= Stanka Pencheva =

Bulgarian writer (1929–2014)

Stanka Pencheva (Станка Пенчева; July 9, 1929 - May 2014) was a Bulgarian writer.

She was born in Sliven and was educated there, going on to study Russian philology at Sofia University. She was an editor for Radio Sofia, for the Narodna Mladezh magazine and for the Septemvri magazine. Pencheva has been a correspondent for the newspaper Narodna Kultura.

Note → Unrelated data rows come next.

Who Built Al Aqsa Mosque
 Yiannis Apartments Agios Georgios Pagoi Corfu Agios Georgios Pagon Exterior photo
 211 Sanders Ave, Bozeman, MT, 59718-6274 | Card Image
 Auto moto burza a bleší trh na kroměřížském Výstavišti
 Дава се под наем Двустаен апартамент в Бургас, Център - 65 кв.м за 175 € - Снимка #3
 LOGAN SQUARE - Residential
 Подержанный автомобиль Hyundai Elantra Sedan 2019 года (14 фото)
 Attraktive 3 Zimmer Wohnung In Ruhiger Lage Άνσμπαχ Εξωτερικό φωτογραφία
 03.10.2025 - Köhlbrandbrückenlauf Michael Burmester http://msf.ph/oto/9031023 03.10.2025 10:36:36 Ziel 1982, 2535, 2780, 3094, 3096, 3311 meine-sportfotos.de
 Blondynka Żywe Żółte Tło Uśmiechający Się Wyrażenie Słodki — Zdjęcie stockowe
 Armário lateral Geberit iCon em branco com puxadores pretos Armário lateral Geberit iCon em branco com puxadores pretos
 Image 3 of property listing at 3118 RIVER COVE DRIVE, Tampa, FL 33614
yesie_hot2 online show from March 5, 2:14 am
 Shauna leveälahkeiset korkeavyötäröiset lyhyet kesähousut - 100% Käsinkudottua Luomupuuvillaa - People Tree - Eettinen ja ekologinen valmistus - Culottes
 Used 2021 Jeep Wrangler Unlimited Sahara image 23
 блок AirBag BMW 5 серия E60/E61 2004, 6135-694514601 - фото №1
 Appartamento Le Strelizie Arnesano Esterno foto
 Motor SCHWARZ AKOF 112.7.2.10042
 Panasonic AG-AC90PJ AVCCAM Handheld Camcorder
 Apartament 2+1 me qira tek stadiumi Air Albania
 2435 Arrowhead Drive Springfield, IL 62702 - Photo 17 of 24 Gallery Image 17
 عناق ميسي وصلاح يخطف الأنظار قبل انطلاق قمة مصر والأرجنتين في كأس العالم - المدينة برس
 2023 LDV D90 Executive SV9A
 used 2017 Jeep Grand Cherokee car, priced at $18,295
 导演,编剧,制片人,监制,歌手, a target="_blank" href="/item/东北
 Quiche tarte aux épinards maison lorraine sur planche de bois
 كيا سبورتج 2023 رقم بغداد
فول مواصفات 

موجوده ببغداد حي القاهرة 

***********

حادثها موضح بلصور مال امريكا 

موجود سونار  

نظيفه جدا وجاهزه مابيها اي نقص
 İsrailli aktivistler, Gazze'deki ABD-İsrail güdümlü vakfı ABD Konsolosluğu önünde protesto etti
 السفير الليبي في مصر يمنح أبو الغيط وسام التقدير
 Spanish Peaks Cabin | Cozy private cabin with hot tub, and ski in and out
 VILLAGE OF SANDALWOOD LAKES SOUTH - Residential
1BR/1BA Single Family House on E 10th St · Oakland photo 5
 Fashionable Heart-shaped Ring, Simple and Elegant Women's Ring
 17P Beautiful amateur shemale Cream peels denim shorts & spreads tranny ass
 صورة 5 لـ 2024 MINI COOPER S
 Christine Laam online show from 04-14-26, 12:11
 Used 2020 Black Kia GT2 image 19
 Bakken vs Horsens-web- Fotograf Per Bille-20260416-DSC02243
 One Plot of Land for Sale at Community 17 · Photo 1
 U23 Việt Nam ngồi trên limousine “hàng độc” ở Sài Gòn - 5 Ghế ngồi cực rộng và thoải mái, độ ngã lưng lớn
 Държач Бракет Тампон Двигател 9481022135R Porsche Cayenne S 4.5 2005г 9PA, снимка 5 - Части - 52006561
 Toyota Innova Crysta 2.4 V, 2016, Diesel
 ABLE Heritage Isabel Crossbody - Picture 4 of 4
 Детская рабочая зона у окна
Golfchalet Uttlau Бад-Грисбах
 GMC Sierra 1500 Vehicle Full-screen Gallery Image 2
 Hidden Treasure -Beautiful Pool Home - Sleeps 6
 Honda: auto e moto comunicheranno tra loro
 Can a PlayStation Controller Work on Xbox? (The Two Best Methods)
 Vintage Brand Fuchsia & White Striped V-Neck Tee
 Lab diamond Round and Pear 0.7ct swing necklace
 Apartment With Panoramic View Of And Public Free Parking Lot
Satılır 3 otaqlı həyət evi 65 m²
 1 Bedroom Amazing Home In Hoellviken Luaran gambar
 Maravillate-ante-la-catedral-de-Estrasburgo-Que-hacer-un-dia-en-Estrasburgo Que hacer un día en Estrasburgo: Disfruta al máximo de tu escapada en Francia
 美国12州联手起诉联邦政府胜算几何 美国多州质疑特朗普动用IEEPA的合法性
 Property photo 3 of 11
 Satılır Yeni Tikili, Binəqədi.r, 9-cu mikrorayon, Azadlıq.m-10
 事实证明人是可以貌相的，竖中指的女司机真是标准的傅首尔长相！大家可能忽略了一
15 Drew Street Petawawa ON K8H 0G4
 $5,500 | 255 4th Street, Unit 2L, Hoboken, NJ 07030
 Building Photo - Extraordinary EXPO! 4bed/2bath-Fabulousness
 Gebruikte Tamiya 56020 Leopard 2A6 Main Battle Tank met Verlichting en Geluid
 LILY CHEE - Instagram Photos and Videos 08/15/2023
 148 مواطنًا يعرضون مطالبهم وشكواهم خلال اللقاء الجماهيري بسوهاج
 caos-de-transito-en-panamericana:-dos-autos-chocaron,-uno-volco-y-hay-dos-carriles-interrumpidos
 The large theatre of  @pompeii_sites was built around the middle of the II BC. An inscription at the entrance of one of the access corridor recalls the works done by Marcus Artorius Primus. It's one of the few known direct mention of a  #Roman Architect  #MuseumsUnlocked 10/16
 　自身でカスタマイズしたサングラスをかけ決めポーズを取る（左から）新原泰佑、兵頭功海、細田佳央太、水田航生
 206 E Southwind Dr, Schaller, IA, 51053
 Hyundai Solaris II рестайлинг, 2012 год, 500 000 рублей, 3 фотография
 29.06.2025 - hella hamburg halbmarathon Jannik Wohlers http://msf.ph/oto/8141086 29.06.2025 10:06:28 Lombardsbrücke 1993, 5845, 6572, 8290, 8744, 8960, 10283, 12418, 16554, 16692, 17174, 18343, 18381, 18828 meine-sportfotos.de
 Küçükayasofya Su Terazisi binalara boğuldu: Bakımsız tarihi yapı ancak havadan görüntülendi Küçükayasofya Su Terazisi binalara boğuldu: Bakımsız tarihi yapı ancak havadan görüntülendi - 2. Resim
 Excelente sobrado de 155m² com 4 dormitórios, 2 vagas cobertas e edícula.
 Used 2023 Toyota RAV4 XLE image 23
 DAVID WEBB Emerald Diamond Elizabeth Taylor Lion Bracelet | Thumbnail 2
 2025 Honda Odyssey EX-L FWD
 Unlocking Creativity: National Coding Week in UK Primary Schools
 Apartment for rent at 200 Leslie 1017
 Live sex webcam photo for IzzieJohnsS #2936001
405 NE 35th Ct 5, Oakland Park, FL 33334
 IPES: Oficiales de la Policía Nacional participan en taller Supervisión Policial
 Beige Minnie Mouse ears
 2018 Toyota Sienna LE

Her poems have been translated into English, French, Spanish, German, Russian, Polish, Czech, Slovak, Romanian, Italian and Hindi.

== Selected works ==
Source:
- Пълнолетие (Coming of age) (1952)
- Опъната струна (Stretched cord) (1957)
- Кладенец на птиците (Well of birds) (1960)
- „Вселена (Universe) (1964)
- Земя на огньовете (Land of fires) (1965)
- Горчива билка (Bitter herb) (1966)
- Ябълковата градина (Apple orchard) (1967)
- Есенно сияние (Autumn lights) (1968)
- Пясъчна лилия (Sand lily) (1972)
- Планета за двама (Planet for two) (1977)
- Избрана лирика (Selected lyrics) (1979)
- Недовършен свят (Unfinished world) (1982)
- Разкопки (Excavations) (1984)

==Awards and recognition==
Pencheva's awards include:
- 1974: Order of Cyril and Methodius of 1st degree
- 2003: award
- 2007: Ivan Nikolov Award in poetry

In 2012 the annual national literary competition "Stanka Pencheva" was established.